Lumière crue contre l’ombre, le contraste trop fort nous brouille la vue – à défaut de nos larmes.
Pas d’horizon. Seulement une trouée, une trouée de multiples trous, où déposer notre devenir cendres. Et tout autour pour encadrer, de la végétation seulement – masse noire et comme absente. Allée de cyprès comme cierges plantés, plantés là une bonne fois pour toutes et n’en parlons plus. Flammes sans élan, flammes mortes, mortes debout.
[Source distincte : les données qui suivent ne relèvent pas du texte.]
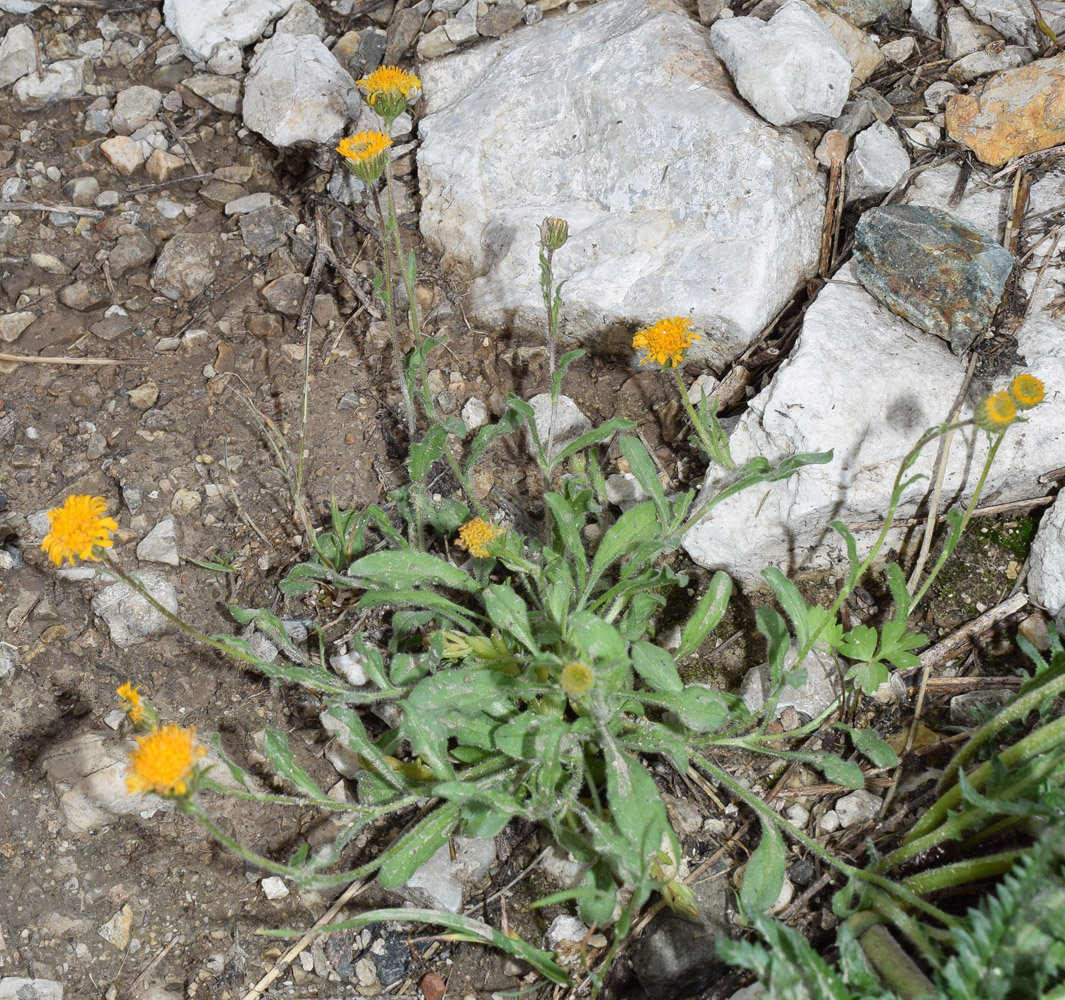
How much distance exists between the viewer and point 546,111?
3670mm

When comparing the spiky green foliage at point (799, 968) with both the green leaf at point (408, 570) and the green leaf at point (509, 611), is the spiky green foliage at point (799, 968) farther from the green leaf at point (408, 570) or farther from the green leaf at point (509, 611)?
the green leaf at point (408, 570)

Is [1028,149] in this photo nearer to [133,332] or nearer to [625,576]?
[625,576]

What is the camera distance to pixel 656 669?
2.48 metres

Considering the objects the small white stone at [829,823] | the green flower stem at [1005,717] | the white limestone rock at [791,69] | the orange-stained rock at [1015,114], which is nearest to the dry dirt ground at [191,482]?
the small white stone at [829,823]

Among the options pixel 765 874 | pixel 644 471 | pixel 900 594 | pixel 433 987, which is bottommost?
pixel 433 987

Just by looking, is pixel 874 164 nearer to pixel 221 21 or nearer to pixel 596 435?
pixel 596 435

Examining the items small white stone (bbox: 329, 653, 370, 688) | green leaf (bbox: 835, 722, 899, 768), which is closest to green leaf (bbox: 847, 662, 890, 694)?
green leaf (bbox: 835, 722, 899, 768)

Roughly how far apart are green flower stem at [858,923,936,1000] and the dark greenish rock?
1753 millimetres

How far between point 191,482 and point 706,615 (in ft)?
6.19

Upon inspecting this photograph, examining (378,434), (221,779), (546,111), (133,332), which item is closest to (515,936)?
(221,779)

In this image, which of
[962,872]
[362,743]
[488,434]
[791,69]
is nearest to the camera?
[962,872]

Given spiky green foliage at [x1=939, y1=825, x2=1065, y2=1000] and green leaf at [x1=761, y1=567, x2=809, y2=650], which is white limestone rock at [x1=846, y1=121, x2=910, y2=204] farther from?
spiky green foliage at [x1=939, y1=825, x2=1065, y2=1000]

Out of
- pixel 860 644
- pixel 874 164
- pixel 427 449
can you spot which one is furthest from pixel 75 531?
pixel 874 164

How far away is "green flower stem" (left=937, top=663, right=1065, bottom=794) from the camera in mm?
2248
Tout est gelé. Sur les visages, qu’est-ce qui est peint? On dirait qu’ils s’ennuient. Les yeux sont secs.
Tous les deux, les désormais drapés tricolores, ils n’avaient pas encore de femmes, et je ne sais pas qui sont leurs mères, dans ces dames honorables à bajoues et veste en pied de poule. Cette vieille personne à manteau et béret, à coté de notre chef qui lui fait les honneurs de la visite, vient constater qu’une fois encore, c’est passé à côté. Dans tous ces gens assemblés là, personne pour les pleurer, seulement les commémorer, et rendre hommage, à travers eux, à la Nation.
France képi.
Tout cela, ce paysage illisible, ce ciel d’hiver aveuglant, ces arbres sinistres… Ce n’est pas cela que je veux. Tous ceux-là à tristesse de façade je ne les veux pas. Je veux sur l’image, je voulais, les deux cercueils, les gerbes de fleurs que nous avons financées.
C’est pour cela que je suis venu. Rien ne m’y obligeait. Je n’y étais déjà plus, moi, là-bas. Démobilisé avant eux à cause de cette sale blessure, seul moyen de sortir de cette sale guerre, qui ne les concerne pas, eux, les autres, ceux qui seulement quand on meurt, viennent saluer nos linceuls .
Je n’y étais déjà plus, mais quand j’ai appris je suis venu. Pour rendre hommage, moi aussi. Pour me souvenir. J’ai partagé avec eux des fatigues et des peurs, des odeurs de pieds, pas beaucoup plus. On ne s’amusait pas des mêmes blagues, celui de droite était violent parfois et celui de gauche était veule. Mais c’étaient nos camarades, et nous sommes trahis avec eux, de voir qu’ils vont si peu manquer.